PASSAGE

☆ ☆ ☆ ☆

Skip to content

Boundary Encodings

unicode_ranges stays UTF-centric internally, but it can now encode to and decode from external non-UTF formats at the boundary.

This is the layer to use when text must cross an interface that speaks something other than validated UTF-8 / UTF-16 / UTF-32:

  • legacy single-byte encodings
  • protocol-specific byte formats
  • application-defined encodings
  • bounded output buffers
  • growable byte containers

The core rule stays the same:

  • validated UTF types are still the semantic center of the library
  • arbitrary encodings live at ingress and egress only

For the exact public API surface, see Boundary Encodings.

What This Layer Gives You

  • built-in codecs for common boundary formats
  • a way to define your own Encoder and Decoder types without specializing library traits
  • generated from_encoded(...), to_encoded(...), encode_to(...), and encode_append_to(...) entry points on the owning UTF string types
  • a uniform error model for codec failures versus bounded-output overflow
  • preserved UTF invariants on the library side

Built-in Codecs

The library currently ships these boundary codecs:

Codec Direction Behavior
encodings::ascii_strict encode + decode strict ASCII only; non-ASCII input is an ordinary codec error
encodings::ascii_lossy encode + decode replaces unrepresentable scalars and invalid bytes; tracks replacement count on the codec object
encodings::iso_8859_1 encode + decode strict ISO-8859-1 / Latin-1 mapping; encode is fallible, decode is total
encodings::iso_8859_15 encode + decode strict ISO-8859-15 / Latin-9 mapping; encode is fallible, decode is total
encodings::windows_1251 encode + decode strict WHATWG Windows-1251 mapping; encode is fallible, decode is total
encodings::windows_1252 encode + decode strict WHATWG Windows-1252 mapping; encode is fallible, decode is total

Use built-ins when they already match your boundary contract. Define custom codecs when you need different replacement behavior, diagnostics, protocol rules, or a different encoding altogether.

The built-in single-byte codecs use documented source mappings. iso_8859_1 is the direct Latin-1 identity mapping. iso_8859_15, windows_1251, and windows_1252 follow the corresponding WHATWG index files.

Defining Your Own Codecs

You define real codec objects. The library detects their hooks through encoder_traits and decoder_traits, but users do not specialize those traits directly.

☆ ☆ ☆ ☆

Scene geometry reasoning data
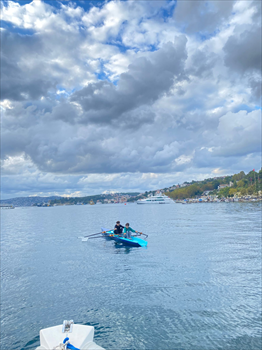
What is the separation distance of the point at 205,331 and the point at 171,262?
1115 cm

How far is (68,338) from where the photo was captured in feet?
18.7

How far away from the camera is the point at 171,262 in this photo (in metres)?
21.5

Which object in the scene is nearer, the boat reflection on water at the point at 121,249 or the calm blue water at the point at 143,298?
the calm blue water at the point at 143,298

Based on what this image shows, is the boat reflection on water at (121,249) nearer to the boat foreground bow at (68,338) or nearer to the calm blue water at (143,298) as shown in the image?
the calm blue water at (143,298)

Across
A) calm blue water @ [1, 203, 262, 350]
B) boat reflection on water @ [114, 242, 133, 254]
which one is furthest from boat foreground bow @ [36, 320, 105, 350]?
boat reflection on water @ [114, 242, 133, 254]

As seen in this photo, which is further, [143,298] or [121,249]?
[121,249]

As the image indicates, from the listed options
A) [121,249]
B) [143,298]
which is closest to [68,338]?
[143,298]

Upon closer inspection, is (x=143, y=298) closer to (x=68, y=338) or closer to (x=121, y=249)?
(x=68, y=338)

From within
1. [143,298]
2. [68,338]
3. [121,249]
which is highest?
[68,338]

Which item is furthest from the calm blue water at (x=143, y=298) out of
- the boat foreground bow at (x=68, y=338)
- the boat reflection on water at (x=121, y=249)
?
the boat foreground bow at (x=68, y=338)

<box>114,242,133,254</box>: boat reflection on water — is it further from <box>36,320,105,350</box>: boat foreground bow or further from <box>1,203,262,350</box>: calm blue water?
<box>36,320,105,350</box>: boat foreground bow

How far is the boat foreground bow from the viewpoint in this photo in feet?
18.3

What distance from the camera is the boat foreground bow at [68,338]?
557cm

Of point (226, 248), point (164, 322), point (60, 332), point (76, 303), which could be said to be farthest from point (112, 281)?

☆ ☆ ☆ ☆

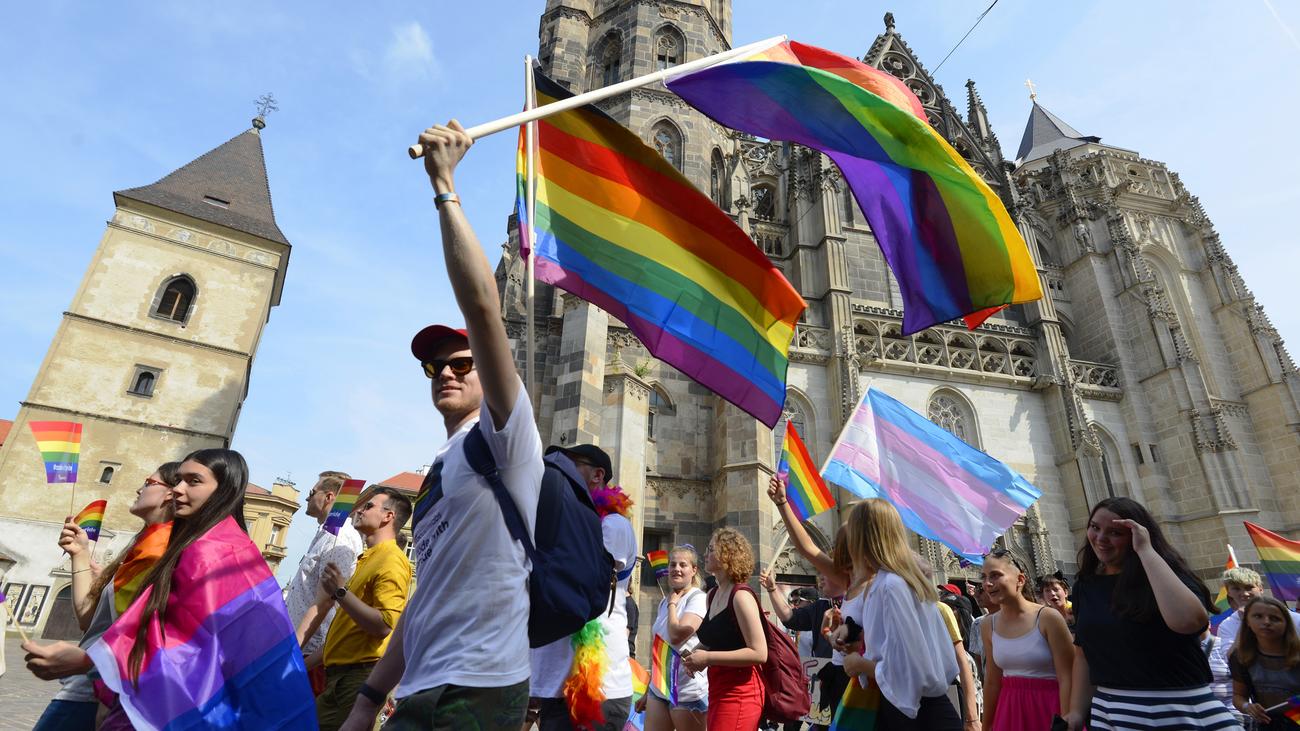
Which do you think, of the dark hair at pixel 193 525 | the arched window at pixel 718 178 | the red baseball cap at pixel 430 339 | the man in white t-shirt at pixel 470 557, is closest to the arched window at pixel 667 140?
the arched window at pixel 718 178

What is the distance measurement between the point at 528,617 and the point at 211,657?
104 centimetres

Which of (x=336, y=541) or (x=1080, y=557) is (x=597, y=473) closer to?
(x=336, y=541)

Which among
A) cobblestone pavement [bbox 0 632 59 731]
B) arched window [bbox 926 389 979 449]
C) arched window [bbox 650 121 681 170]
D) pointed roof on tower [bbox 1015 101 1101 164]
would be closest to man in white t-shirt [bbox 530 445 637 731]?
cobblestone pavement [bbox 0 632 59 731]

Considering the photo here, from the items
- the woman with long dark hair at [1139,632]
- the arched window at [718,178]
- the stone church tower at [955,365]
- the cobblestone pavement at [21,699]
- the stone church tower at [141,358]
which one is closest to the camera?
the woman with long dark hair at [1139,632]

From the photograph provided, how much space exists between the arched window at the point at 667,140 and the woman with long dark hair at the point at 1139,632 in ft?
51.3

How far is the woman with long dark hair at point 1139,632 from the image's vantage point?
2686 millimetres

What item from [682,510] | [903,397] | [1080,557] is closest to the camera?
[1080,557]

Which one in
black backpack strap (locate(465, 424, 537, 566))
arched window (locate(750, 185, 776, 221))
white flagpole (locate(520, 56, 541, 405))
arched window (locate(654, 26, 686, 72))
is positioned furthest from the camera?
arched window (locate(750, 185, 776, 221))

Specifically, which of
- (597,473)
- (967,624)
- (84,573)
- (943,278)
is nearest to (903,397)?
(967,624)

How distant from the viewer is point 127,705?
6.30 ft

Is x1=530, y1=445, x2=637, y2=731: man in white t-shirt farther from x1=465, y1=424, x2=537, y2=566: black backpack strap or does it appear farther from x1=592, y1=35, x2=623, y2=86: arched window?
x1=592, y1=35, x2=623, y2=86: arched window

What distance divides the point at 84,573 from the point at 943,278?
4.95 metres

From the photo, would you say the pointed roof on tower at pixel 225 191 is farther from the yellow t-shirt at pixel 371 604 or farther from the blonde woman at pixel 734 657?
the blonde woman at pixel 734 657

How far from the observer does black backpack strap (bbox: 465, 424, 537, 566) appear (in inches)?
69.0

☆ ☆ ☆ ☆

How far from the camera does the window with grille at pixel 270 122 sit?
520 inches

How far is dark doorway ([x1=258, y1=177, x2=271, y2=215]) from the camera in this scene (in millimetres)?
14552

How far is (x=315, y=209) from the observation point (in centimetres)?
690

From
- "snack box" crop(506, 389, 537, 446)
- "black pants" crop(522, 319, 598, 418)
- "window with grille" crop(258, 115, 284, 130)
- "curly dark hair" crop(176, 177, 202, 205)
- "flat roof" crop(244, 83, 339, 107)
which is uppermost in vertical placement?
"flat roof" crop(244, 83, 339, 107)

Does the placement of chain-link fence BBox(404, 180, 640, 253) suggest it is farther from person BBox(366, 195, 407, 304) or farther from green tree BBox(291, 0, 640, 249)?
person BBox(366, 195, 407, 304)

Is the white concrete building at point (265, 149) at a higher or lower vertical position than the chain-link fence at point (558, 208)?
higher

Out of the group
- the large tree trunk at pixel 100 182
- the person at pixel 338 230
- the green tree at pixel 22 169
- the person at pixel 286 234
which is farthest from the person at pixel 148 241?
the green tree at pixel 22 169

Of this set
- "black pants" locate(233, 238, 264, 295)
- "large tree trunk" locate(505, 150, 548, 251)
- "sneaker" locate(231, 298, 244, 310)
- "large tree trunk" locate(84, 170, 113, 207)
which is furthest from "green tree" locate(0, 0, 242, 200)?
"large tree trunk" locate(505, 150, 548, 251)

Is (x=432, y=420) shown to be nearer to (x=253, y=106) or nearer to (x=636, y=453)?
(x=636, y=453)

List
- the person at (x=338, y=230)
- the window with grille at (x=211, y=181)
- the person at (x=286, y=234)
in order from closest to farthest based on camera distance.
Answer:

☆ ☆ ☆ ☆

Could you continue the boundary encodings documentation, picking up right after its last sentence in the "Defining Your Own Codecs" section?

EXERCISE OUTPUT
That means:

  • codec state lives on the object itself
  • stateless codecs can stay empty and cheap
  • stateful codecs can keep counters, buffers, runtime configuration, or diagnostics on the object

Encoder Requirements

A custom encoder must define:

  • using code_unit_type = ...;
  • encode_one(char32_t scalar, Writer out)

Optional encoder additions are:

  • using encode_error = ...;
  • static constexpr bool allow_implicit_construction = true;
  • flush(Writer out)
  • encode_from_utf8(...)
  • encode_from_utf16(...)
  • encode_from_utf32(...)

Semantic requirements:

  • code_unit_type must be usable with std::basic_string_view<code_unit_type>
  • if the encoder participates in to_encoded(...), code_unit_type must also be usable with std::basic_string<code_unit_type, std::char_traits<code_unit_type>, ...>
  • encode_one(...) receives one Unicode scalar and writes encoded code units through the writer handle
  • whole-input hooks such as encode_from_utf8(...) must consume the entire input view on success
  • the library still calls flush(...) after a successful whole-input hook

Decoder Requirements

A custom decoder must define:

  • using code_unit_type = ...;
  • decode_one(std::basic_string_view<code_unit_type> input, Writer out)

Optional decoder additions are:

  • using decode_error = ...;
  • static constexpr bool allow_implicit_construction = true;
  • flush(Writer out)
  • decode_to_utf8(...)
  • decode_to_utf16(...)
  • decode_to_utf32(...)

Semantic requirements:

  • code_unit_type must be usable with std::basic_string_view<code_unit_type>
  • decode_one(...) receives the remaining suffix of the original encoded input after all previously reported consumption has been removed
  • the success return value is the number of code units consumed from that suffix
  • successful decode_one(...) calls must consume at least one code unit and no more than input.size()
  • once the input is exhausted, the library stops calling decode_one(...) and proceeds to flush(...)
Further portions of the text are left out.